:: Problem requirements ::
Write out, word for word, every line in the data below from the one containing "Las víctimas desbordan" to the one containing "Luigi Ghirri, Ile", both of them included.

:: Records for this exercise ::
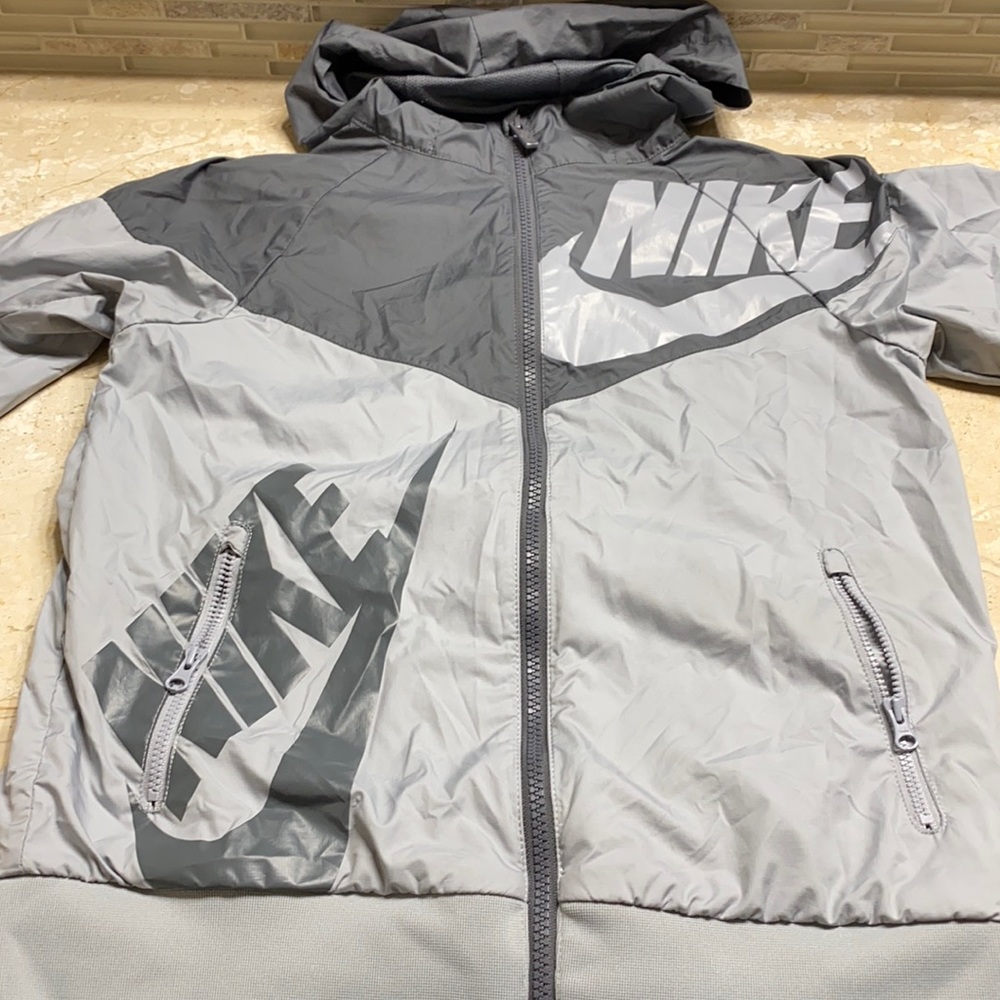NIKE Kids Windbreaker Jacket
...
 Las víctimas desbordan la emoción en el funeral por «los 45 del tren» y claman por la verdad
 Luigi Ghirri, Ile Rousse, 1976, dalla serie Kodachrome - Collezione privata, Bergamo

:: Exercise response ::
 Las víctimas desbordan la emoción en el funeral por «los 45 del tren» y claman por la verdad
 Luigi Ghirri, Ile Rousse, 1976, dalla serie Kodachrome - Collezione privata, Bergamo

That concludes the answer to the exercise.